You'll then likely hear mumbling about "Our
research..." and "regulating intestinal
transit time for optimal nutrient absorption".
Do you buy that one? If the food is good and fed
properly, stools will be fine without forcing
your pet to work a brick through their digestive
and excretory systems.
Your
Doberman’s Diet
As you may know, each breed of dog has its own
unique set of nutritional requirements which have
been passed on from generation to generation down
through the ages. Just exposing them to a different
diet for a small amount of time or for a few generations
will not change their genetic needs. The Doberman’s
diet should contain nutrient sources which are
similar to those found in the native environment
of the breed’s ancestors and the proper
balance of protein, carbohydrates, fatty acids,
vitamins and minerals which match the breed’s
specific nutritional requirements. One breed can
require ten times what a different breed requires
per pound of weight but this amount may simply
be toxic to the next breed of dog.
The
Doberman was developed in the shadows of Germany’s
beer breweries. When compared to other breeds,
it requires higher amounts of certain amino acids
so the proteins you provide should be high in
Phenylalanine and Thyrosine. Since the bulk nutrients
of the area where the Doberman developed were
high in these essential amino acids, this breed
requires the same protein make-up today. Food
sources found in the Doberman’s native environment
included grain crops used for brewing beer with
beef and pork as meat sources. Therefore, the
best protein sources for Dobermans is a blend
of beef, pork or horse meat. Conversely, the worst
blend would be chicken and fish. The balance and
amounts are not listed here because each individual
animal can have different requirements depending
upon such factors as sex of the animal, age, activity
level, stress levels, medical conditions and other
dietary factors (i.e. does the water supply contain
high amounts of minerals?). The amount of vitamins
and minerals the Doberman needs may have already
been supplied or exceeded by the amount which
is in most all-breed/any-breed commercial foods
so owners should not supplement what may already
be TOO MUCH. This can be toxic and just as harmful
(or more so) than too little.
Good
food is more expensive but owners who feed their
Doberman CORRECTLY can save a lot of money. Many
dogs are taken to the vet suffering from nutritionally
related problems and the vet bills can be huge!

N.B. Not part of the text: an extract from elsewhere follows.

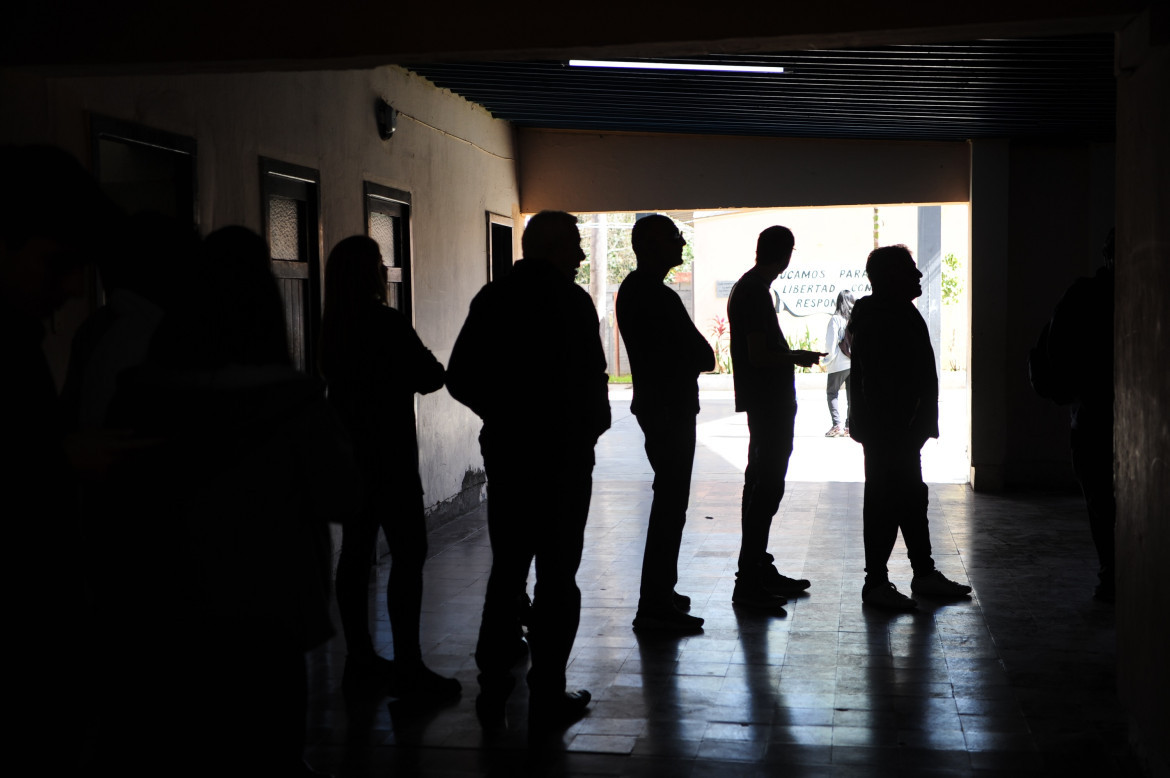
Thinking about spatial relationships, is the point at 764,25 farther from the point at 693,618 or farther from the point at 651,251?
the point at 693,618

So time spent learning about your puppies needs
and then selecting the proper diet is like money
in the bank. The basic idea here is to feed your
friend "good food". When I say good
food, I don't mean the type that costs about $5
for a 20 pound bag. When you look for a good food,
fatty acids and oils are important. Test the food
you are considering by placing about a cup of
food in a brown paper bag for about an hour then
check the bag. If the food has lots of oils in
it, you'll see the evidence absorbed by the now
oily bag. Remember the old axiom: You get what
you pay for... and so does your canine friend.
Feeding
Schedules:
Start your new puppy off with 4 daily feedings
using the same brand of feed the breeder has used
and, if you plan to change it later, begin mixing
in a little of the new brand until the puppy has
had time to adjust to the new diet. Paper training
or housebreaking a puppy with diarrhea is not
much fun and abrupt dietary changes can virtually
assure you of not having much fun. At about 10
weeks, the puppy can usually tolerate a feeding
schedule change to 3 times a day instead of four.
You must feed a puppy regularly during those first
10 weeks because of its rapid growth and the resultant
nutritional requirements of that growth. Obviously,
a brand name puppy food is essential. Adult dog
foods usually do not have all the nutrients the
puppy needs. By 5-6 months, the puppy will more
than likely be eating twice a day with a possible
snack treat or two between feedings.